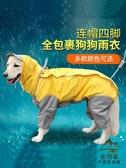 狗狗雨衣四腳防水中型犬大型犬全包寵物雨披大狗雨衣服【步行者戶外生活館】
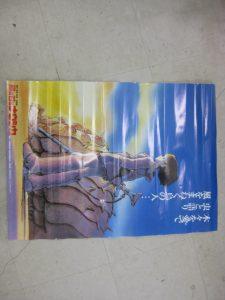 風の谷のナウシカ ポスター 折り目を消してみます。スマイルサンタ千曲戸倉店 TEL:026-214-8102
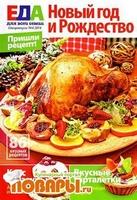 Еда. Спецвыпуск №4 (2014). Новый год и Рождество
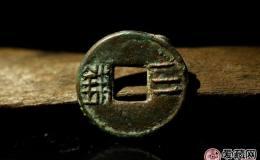 三铢钱的铸造历史背景分析 三铢钱有何收藏价值?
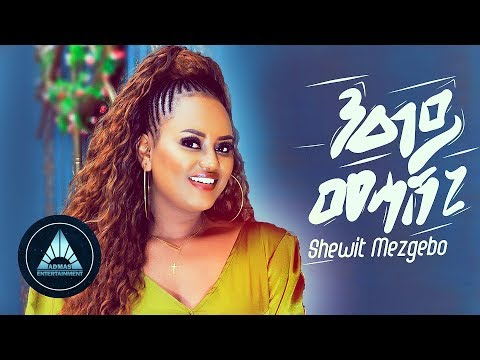 Neay Mehasheni - Most Popular Songs from Ethiopia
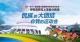 第十一屆全國少數民族傳統體育運動會呼和浩特馬上項目分賽場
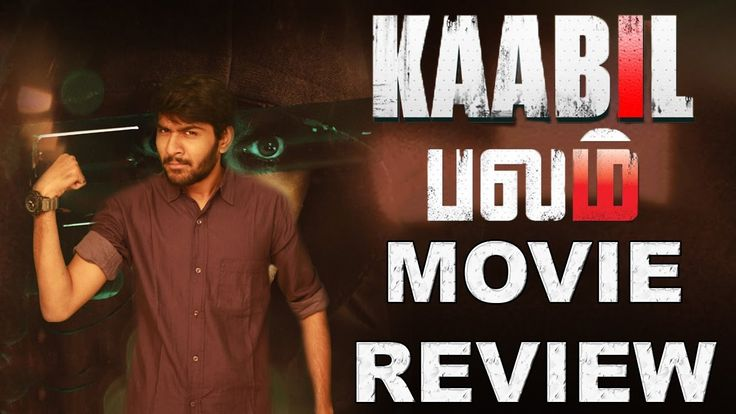 Kaabil | Balam Tamil Movie Review By Review Raja -  Hrithik Roshan, Yami Gautam, Ronit RoyKaabil is the Bollywood thriller featuring Hrithik Roshan and Yami Gautam in the lead roles. Rakesh Roshan produced the film and Sanjay Gupta directed... Check more at http://tamil.swengen.com/kaabil-balam-tamil-movie-review-by-review-raja-hrithik-roshan-yami-gautam-ronit-roy/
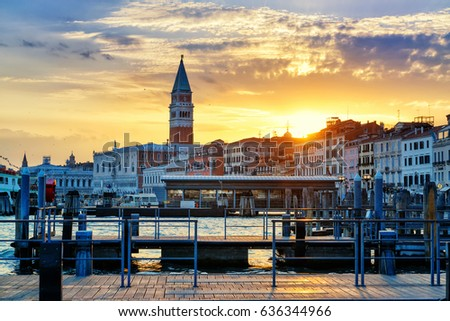 Beautiful evening in Venice with view to the sea, San Marco Campanile and old buildings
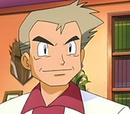Prof. Oak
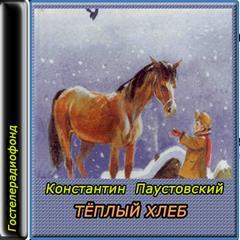 Паустовский Константин - Теплый хлеб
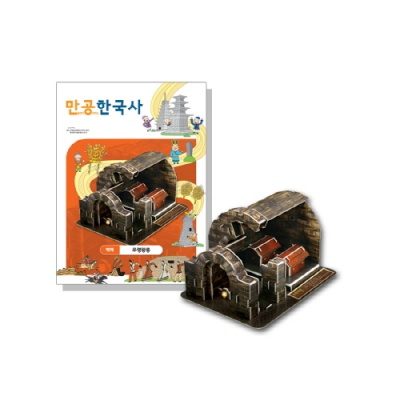 [만공한국사] 백제_무령왕릉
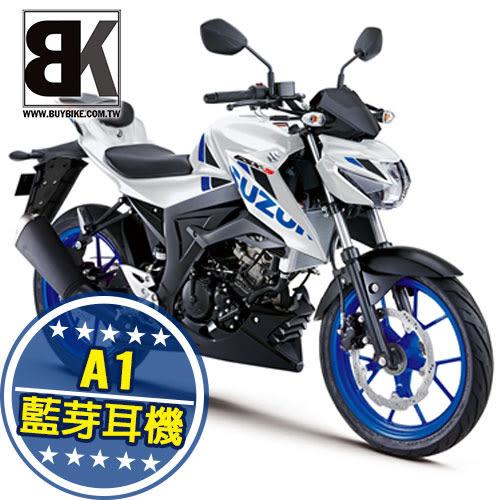 【買車抽液晶】GSX S150 ABS 小阿魯 2019新色 送A1藍芽耳機(S150AL3)台鈴Suzuki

● ● ● ● ●

WHAT NEEDS TO BE DONE — Repeat the records in full, exactly as they appear, without the pictures.

EXERCISE OUTPUT —
 狗狗雨衣四腳防水中型犬大型犬全包寵物雨披大狗雨衣服【步行者戶外生活館】
 風の谷のナウシカ ポスター 折り目を消してみます。スマイルサンタ千曲戸倉店 TEL:026-214-8102
 Еда. Спецвыпуск №4 (2014). Новый год и Рождество
 三铢钱的铸造历史背景分析 三铢钱有何收藏价值?
 Neay Mehasheni - Most Popular Songs from Ethiopia
 第十一屆全國少數民族傳統體育運動會呼和浩特馬上項目分賽場
 Kaabil | Balam Tamil Movie Review By Review Raja -  Hrithik Roshan, Yami Gautam, Ronit RoyKaabil is the Bollywood thriller featuring Hrithik Roshan and Yami Gautam in the lead roles. Rakesh Roshan produced the film and Sanjay Gupta directed... Check more at http://tamil.swengen.com/kaabil-balam-tamil-movie-review-by-review-raja-hrithik-roshan-yami-gautam-ronit-roy/
 Beautiful evening in Venice with view to the sea, San Marco Campanile and old buildings
Prof. Oak
 Паустовский Константин - Теплый хлеб
 [만공한국사] 백제_무령왕릉
 【買車抽液晶】GSX S150 ABS 小阿魯 2019新色 送A1藍芽耳機(S150AL3)台鈴Suzuki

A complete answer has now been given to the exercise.